▶ _Requirement_
Copy out the complete listing, word for word.

-- begin Input --

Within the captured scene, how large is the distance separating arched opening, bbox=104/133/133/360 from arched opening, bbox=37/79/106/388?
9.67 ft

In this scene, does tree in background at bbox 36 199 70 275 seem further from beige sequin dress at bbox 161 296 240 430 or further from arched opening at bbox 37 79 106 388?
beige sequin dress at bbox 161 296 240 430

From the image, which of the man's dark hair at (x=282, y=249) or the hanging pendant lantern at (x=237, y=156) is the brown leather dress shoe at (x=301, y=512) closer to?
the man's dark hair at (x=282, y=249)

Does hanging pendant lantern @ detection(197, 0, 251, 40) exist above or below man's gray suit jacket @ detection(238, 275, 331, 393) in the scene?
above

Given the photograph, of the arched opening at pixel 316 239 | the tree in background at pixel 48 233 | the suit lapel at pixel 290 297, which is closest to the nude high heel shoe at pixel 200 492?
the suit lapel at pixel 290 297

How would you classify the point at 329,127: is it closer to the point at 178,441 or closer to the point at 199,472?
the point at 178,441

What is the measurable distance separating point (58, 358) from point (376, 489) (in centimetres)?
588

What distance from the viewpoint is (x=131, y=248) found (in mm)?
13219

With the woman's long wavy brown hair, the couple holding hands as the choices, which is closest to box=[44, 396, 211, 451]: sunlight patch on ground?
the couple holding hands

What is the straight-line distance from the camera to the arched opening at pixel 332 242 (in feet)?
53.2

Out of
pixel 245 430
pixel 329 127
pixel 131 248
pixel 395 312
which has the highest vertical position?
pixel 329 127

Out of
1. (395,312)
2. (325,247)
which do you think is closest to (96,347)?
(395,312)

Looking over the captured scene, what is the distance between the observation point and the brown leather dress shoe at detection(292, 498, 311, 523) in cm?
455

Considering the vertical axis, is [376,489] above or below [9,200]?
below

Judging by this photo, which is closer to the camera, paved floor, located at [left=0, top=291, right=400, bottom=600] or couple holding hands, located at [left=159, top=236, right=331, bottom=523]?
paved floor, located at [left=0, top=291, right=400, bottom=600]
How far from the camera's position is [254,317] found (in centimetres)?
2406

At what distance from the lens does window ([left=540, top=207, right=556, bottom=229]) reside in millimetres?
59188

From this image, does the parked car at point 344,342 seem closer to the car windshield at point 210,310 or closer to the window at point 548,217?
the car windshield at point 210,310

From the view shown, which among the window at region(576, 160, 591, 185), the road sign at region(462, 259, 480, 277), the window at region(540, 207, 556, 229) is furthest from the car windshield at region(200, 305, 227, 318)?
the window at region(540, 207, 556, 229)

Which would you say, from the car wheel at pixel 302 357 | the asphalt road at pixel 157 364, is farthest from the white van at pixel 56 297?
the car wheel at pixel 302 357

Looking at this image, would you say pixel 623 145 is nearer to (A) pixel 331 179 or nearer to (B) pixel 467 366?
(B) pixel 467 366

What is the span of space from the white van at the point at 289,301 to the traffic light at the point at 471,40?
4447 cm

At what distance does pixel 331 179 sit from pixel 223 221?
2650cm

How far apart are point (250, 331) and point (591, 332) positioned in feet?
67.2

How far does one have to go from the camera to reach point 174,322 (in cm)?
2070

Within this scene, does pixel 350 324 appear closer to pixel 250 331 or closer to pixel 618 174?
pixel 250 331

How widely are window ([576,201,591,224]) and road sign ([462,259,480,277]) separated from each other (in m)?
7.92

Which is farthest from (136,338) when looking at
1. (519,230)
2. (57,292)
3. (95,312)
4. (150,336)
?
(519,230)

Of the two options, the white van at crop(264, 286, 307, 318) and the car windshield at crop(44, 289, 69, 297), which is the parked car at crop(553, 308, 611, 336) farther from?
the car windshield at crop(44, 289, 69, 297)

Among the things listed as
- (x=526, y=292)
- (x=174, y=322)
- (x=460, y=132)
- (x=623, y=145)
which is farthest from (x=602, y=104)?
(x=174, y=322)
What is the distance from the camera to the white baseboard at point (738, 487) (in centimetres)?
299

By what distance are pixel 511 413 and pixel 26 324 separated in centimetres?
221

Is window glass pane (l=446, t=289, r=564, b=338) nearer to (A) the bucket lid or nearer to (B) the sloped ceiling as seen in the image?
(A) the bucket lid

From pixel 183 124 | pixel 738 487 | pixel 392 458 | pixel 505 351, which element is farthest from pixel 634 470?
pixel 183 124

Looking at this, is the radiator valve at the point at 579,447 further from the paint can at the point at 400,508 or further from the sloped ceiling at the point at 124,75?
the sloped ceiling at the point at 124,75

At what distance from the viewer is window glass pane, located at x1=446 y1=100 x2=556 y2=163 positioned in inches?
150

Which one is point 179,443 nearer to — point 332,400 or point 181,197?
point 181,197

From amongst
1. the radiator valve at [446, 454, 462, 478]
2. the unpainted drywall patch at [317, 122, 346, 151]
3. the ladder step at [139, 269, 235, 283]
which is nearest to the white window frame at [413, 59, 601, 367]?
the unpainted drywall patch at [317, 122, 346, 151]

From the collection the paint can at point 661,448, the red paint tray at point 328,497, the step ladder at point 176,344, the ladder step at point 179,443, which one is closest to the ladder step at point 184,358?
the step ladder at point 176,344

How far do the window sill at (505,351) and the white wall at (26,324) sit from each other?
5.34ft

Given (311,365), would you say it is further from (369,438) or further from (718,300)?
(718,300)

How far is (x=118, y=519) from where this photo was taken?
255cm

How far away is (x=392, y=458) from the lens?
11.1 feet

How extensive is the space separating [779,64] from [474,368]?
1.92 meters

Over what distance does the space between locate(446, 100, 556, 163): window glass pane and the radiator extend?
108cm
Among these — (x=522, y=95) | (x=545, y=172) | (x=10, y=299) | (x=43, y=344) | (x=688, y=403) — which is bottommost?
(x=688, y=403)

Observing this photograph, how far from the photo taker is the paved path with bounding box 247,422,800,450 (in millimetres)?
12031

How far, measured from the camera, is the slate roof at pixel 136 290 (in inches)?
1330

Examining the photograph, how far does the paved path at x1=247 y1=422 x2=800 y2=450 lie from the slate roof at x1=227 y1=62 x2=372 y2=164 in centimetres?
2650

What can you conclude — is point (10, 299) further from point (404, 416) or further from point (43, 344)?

-- end Input --

▶ _Written response_
Within the captured scene, how large is the distance separating arched opening, bbox=104/133/133/360 from arched opening, bbox=37/79/106/388?
9.67 ft

In this scene, does tree in background at bbox 36 199 70 275 seem further from beige sequin dress at bbox 161 296 240 430 or further from arched opening at bbox 37 79 106 388?
beige sequin dress at bbox 161 296 240 430

From the image, which of the man's dark hair at (x=282, y=249) or the hanging pendant lantern at (x=237, y=156) is the brown leather dress shoe at (x=301, y=512) closer to?
the man's dark hair at (x=282, y=249)

Does hanging pendant lantern @ detection(197, 0, 251, 40) exist above or below man's gray suit jacket @ detection(238, 275, 331, 393) in the scene?
above

Given the photograph, of the arched opening at pixel 316 239 | the tree in background at pixel 48 233 | the suit lapel at pixel 290 297, which is closest to the nude high heel shoe at pixel 200 492?
the suit lapel at pixel 290 297

How would you classify the point at 329,127: is it closer to the point at 178,441 or closer to the point at 199,472?
the point at 178,441

What is the measurable distance separating point (58, 358) from point (376, 489) (in centimetres)?
588

What distance from the viewpoint is (x=131, y=248) found (in mm)?
13219

With the woman's long wavy brown hair, the couple holding hands as the choices, which is closest to box=[44, 396, 211, 451]: sunlight patch on ground?
the couple holding hands

What is the straight-line distance from the camera to the arched opening at pixel 332 242 (in feet)?
53.2

Out of
pixel 245 430
pixel 329 127
pixel 131 248
pixel 395 312
which has the highest vertical position?
pixel 329 127

Out of
1. (395,312)
2. (325,247)
which do you think is closest to (96,347)?
(395,312)

Looking over the captured scene, what is the distance between the observation point and the brown leather dress shoe at detection(292, 498, 311, 523) in cm?
455

Considering the vertical axis, is [376,489] above or below [9,200]?
below

Judging by this photo, which is closer to the camera, paved floor, located at [left=0, top=291, right=400, bottom=600] or couple holding hands, located at [left=159, top=236, right=331, bottom=523]?
paved floor, located at [left=0, top=291, right=400, bottom=600]
How far from the camera's position is [254,317] found (in centimetres)?
2406

At what distance from the lens does window ([left=540, top=207, right=556, bottom=229]) reside in millimetres?
59188

From this image, does the parked car at point 344,342 seem closer to the car windshield at point 210,310 or closer to the window at point 548,217?
the car windshield at point 210,310

From the view shown, which among the window at region(576, 160, 591, 185), the road sign at region(462, 259, 480, 277), the window at region(540, 207, 556, 229) is furthest from the car windshield at region(200, 305, 227, 318)?
the window at region(540, 207, 556, 229)

Which would you say, from the car wheel at pixel 302 357 | the asphalt road at pixel 157 364, is farthest from the white van at pixel 56 297?
the car wheel at pixel 302 357

Looking at this image, would you say pixel 623 145 is nearer to (A) pixel 331 179 or nearer to (B) pixel 467 366?
(B) pixel 467 366

What is the span of space from the white van at the point at 289,301 to the traffic light at the point at 471,40?
4447 cm

At what distance does pixel 331 179 sit from pixel 223 221?
2650cm

How far apart are point (250, 331) and point (591, 332) positioned in feet?
67.2

How far does one have to go from the camera to reach point 174,322 (in cm)?
2070

Within this scene, does pixel 350 324 appear closer to pixel 250 331 or closer to pixel 618 174?
pixel 250 331

How widely are window ([576,201,591,224]) and road sign ([462,259,480,277]) separated from each other (in m)?
7.92

Which is farthest from (136,338) when looking at
1. (519,230)
2. (57,292)
3. (95,312)
4. (150,336)
?
(519,230)

Of the two options, the white van at crop(264, 286, 307, 318) and the car windshield at crop(44, 289, 69, 297), which is the parked car at crop(553, 308, 611, 336) farther from?
the car windshield at crop(44, 289, 69, 297)

Among the things listed as
- (x=526, y=292)
- (x=174, y=322)
- (x=460, y=132)
- (x=623, y=145)
which is farthest from (x=602, y=104)?
(x=174, y=322)
What is the distance from the camera to the white baseboard at point (738, 487) (in centimetres)?
299

By what distance are pixel 511 413 and pixel 26 324 separated in centimetres?
221

Is window glass pane (l=446, t=289, r=564, b=338) nearer to (A) the bucket lid or nearer to (B) the sloped ceiling as seen in the image?
(A) the bucket lid

From pixel 183 124 | pixel 738 487 | pixel 392 458 | pixel 505 351, which element is farthest from pixel 634 470?
pixel 183 124

Looking at this, is the radiator valve at the point at 579,447 further from the paint can at the point at 400,508 or further from the sloped ceiling at the point at 124,75?
the sloped ceiling at the point at 124,75

At what distance from the viewer is window glass pane, located at x1=446 y1=100 x2=556 y2=163 positioned in inches?
150

Which one is point 179,443 nearer to — point 332,400 or point 181,197?
point 181,197

From amongst
1. the radiator valve at [446, 454, 462, 478]
2. the unpainted drywall patch at [317, 122, 346, 151]
3. the ladder step at [139, 269, 235, 283]
which is nearest to the white window frame at [413, 59, 601, 367]?
the unpainted drywall patch at [317, 122, 346, 151]

From the collection the paint can at point 661,448, the red paint tray at point 328,497, the step ladder at point 176,344, the ladder step at point 179,443, which one is closest to the ladder step at point 184,358?
the step ladder at point 176,344

How far do the window sill at (505,351) and the white wall at (26,324) sit from each other?
5.34ft

Given (311,365), would you say it is further from (369,438) or further from (718,300)?
(718,300)

How far is (x=118, y=519) from where this photo was taken?
255cm

How far away is (x=392, y=458) from the lens?
11.1 feet

How extensive is the space separating [779,64] from [474,368]?
1.92 meters

Over what distance does the space between locate(446, 100, 556, 163): window glass pane and the radiator extend?
108cm
Among these — (x=522, y=95) | (x=545, y=172) | (x=10, y=299) | (x=43, y=344) | (x=688, y=403) — which is bottommost?
(x=688, y=403)

Observing this photograph, how far from the photo taker is the paved path with bounding box 247,422,800,450 (in millimetres)?
12031

How far, measured from the camera, is the slate roof at pixel 136 290 (in inches)?
1330

Examining the photograph, how far does the paved path at x1=247 y1=422 x2=800 y2=450 lie from the slate roof at x1=227 y1=62 x2=372 y2=164 in centimetres?
2650

What can you conclude — is point (10, 299) further from point (404, 416) or further from point (43, 344)?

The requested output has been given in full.